**EXERCISE**
Where a line in the entries below contains the word "States", count it. Return the total alone.
[Start of Attachment]
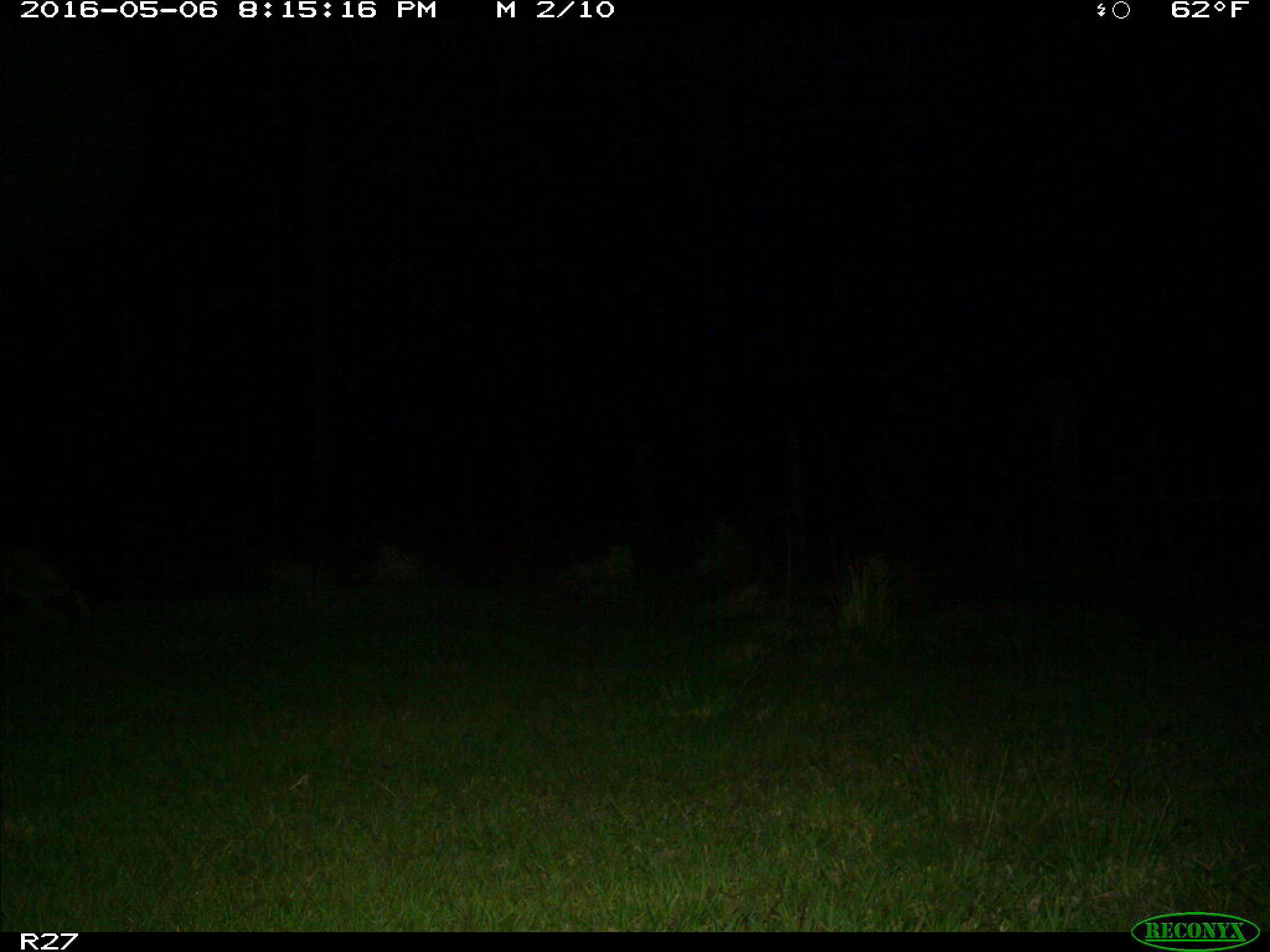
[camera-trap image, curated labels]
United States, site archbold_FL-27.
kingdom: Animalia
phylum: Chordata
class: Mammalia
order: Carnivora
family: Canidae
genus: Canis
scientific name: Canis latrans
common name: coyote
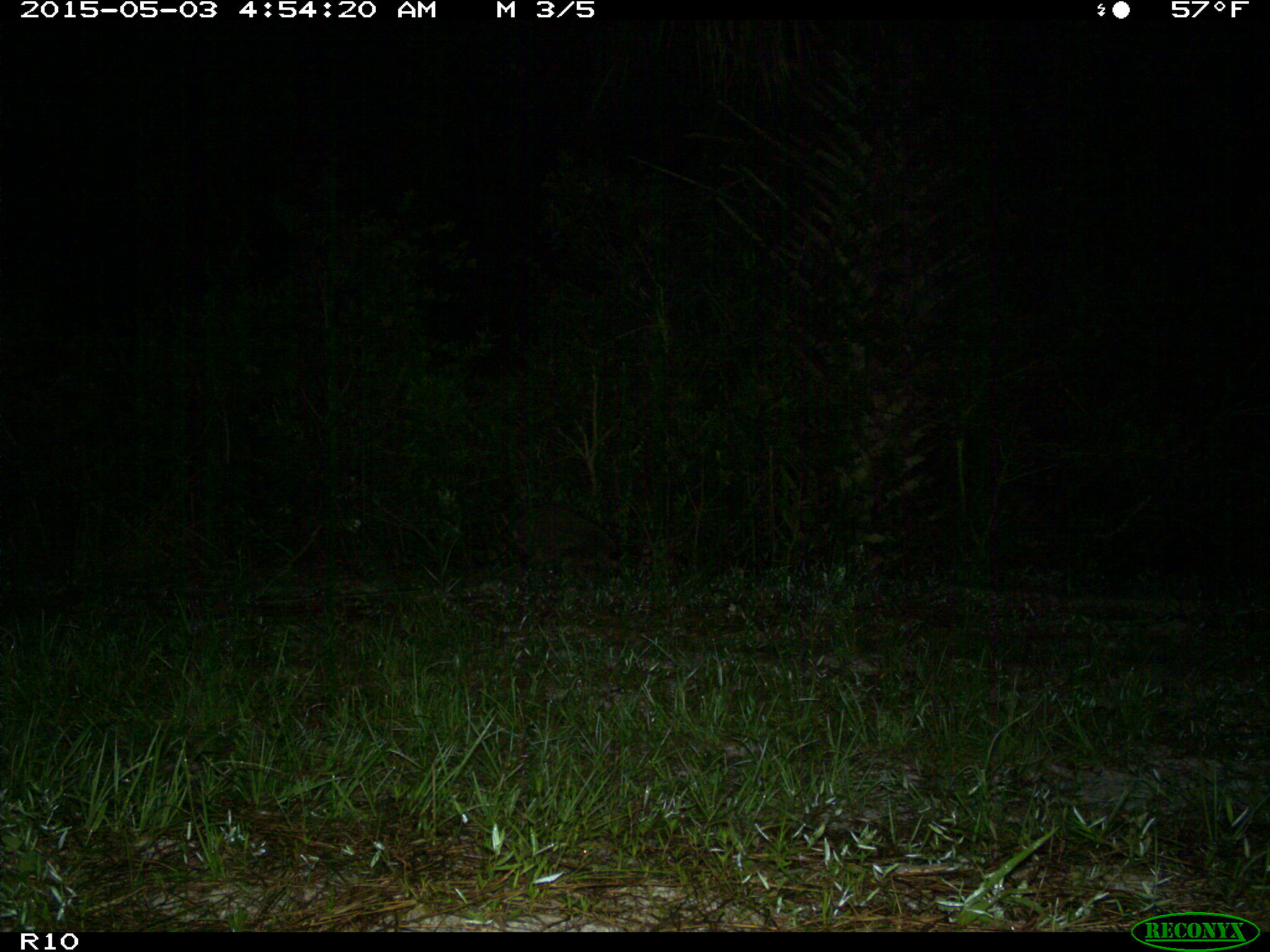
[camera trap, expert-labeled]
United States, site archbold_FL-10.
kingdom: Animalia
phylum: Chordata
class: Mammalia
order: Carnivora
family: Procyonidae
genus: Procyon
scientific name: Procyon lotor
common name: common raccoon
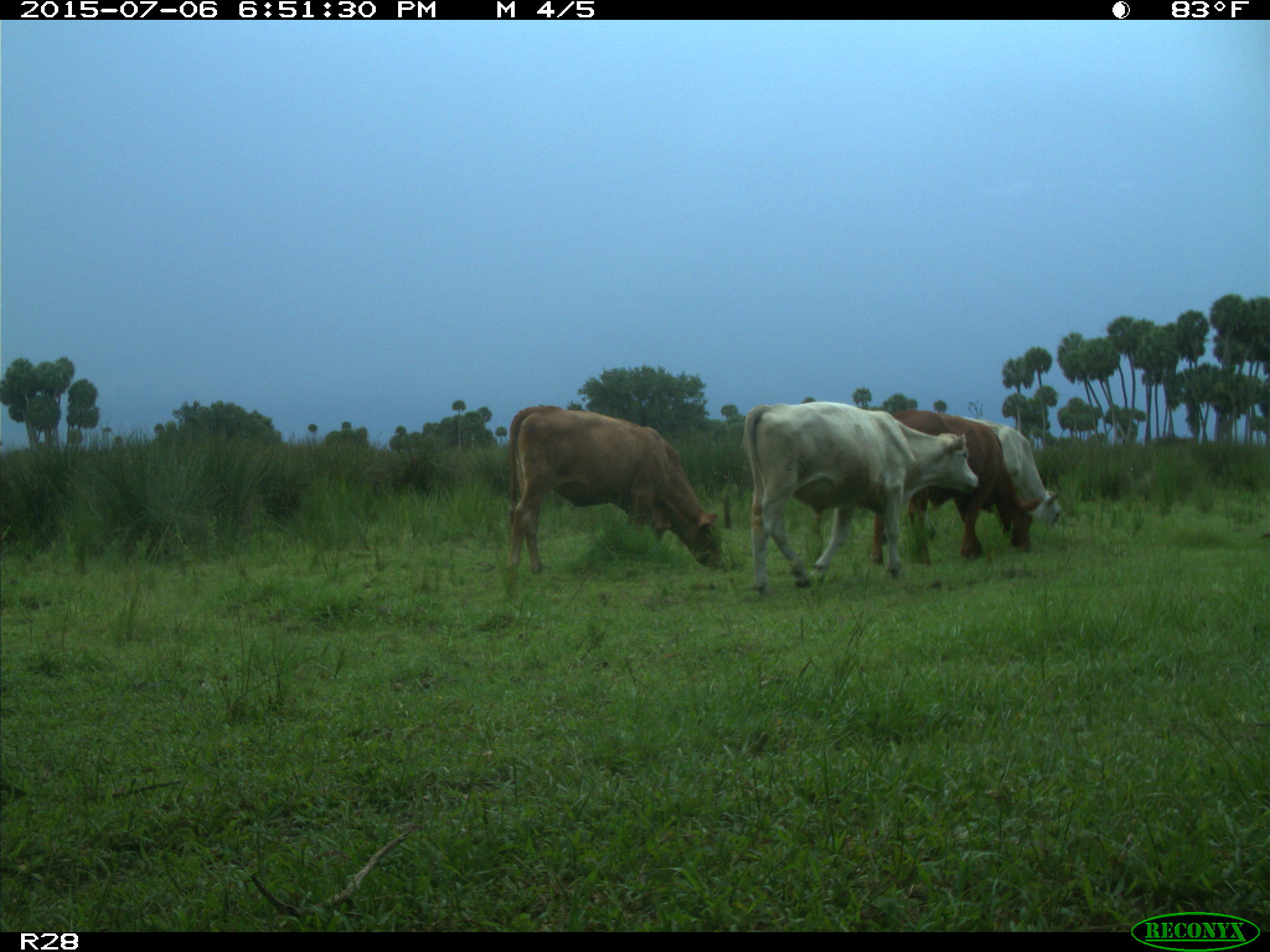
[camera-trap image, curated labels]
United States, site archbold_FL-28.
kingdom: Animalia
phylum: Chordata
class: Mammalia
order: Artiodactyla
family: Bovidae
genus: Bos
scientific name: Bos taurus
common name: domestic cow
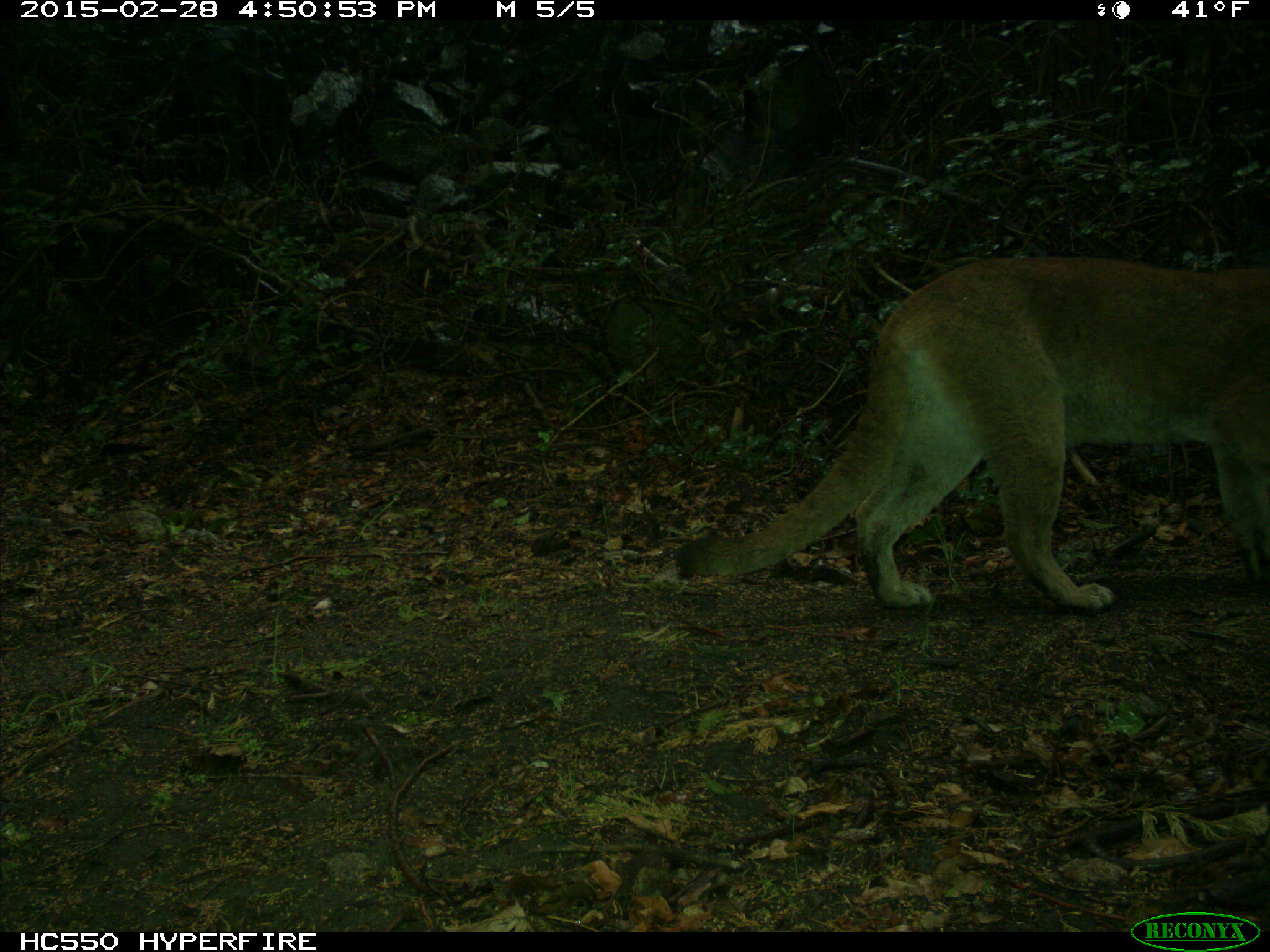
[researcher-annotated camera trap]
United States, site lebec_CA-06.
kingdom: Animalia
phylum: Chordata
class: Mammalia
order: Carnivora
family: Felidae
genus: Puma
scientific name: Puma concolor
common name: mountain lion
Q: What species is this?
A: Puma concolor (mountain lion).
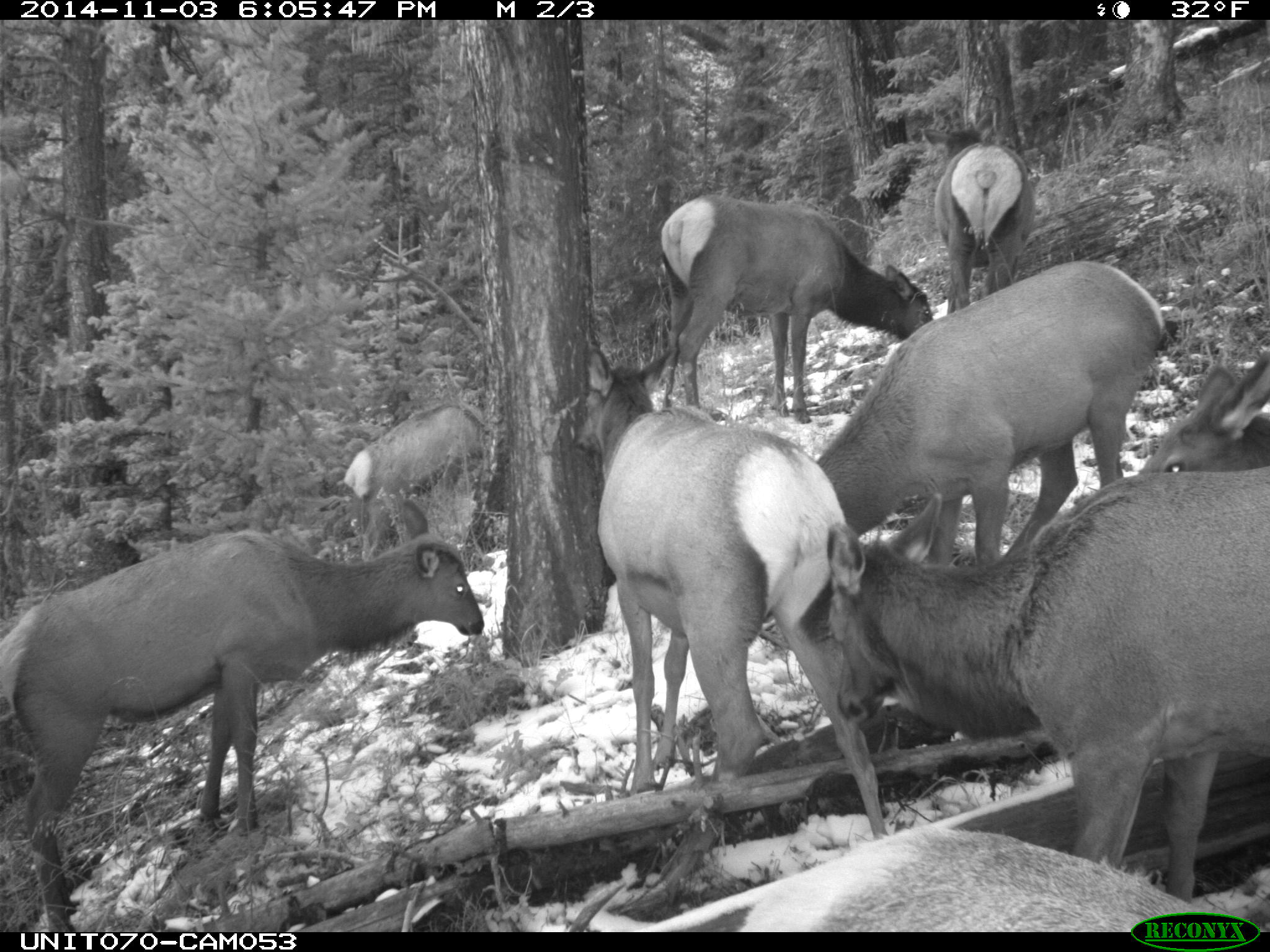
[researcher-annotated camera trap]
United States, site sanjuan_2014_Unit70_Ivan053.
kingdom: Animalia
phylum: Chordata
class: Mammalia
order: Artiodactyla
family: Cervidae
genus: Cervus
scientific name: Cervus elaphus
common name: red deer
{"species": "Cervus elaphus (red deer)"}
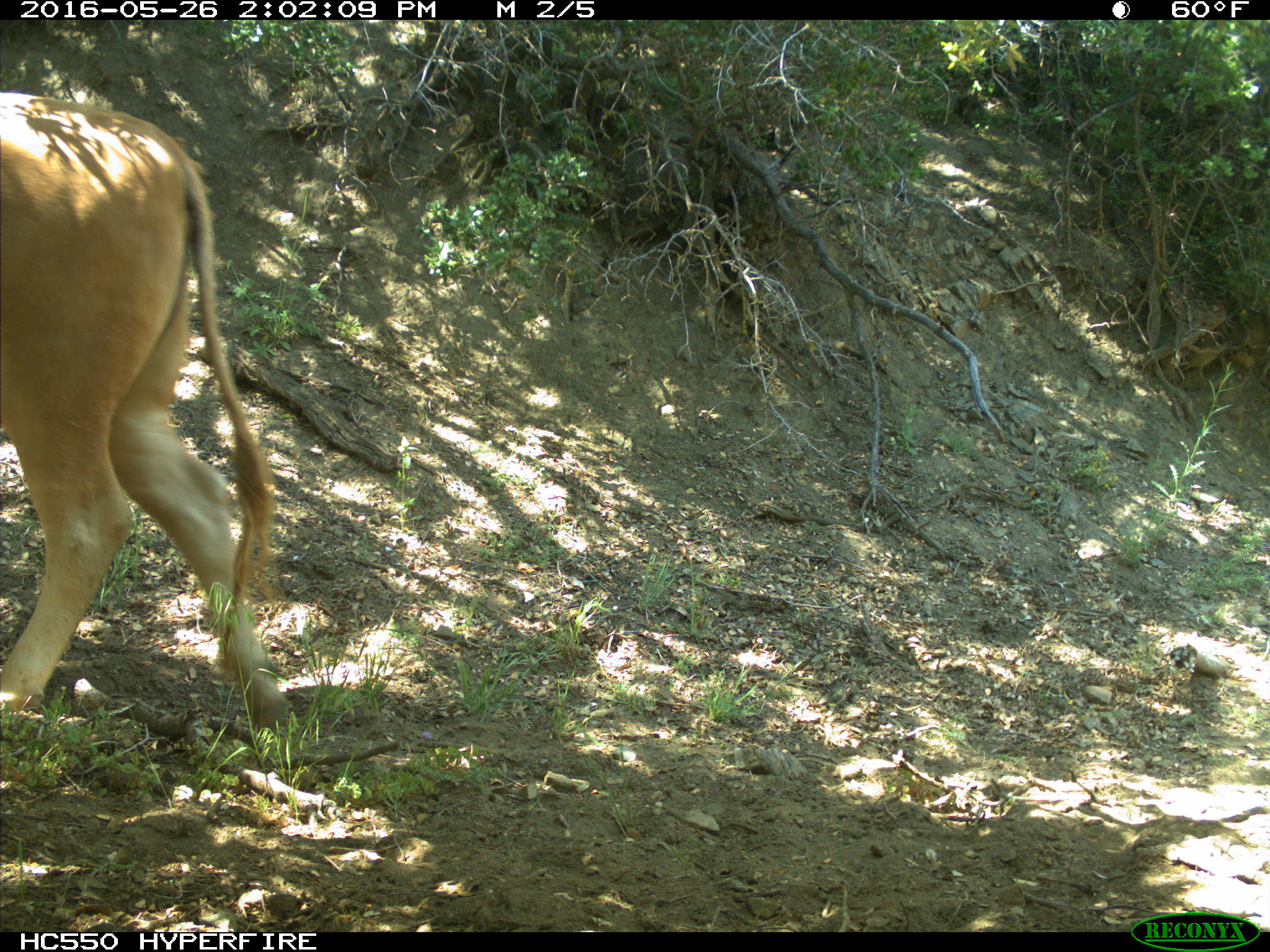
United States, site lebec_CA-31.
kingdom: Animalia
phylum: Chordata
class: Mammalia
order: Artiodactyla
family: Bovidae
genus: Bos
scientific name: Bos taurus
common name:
[End of Attachment]
**ANSWER TO THE EXERCISE**
6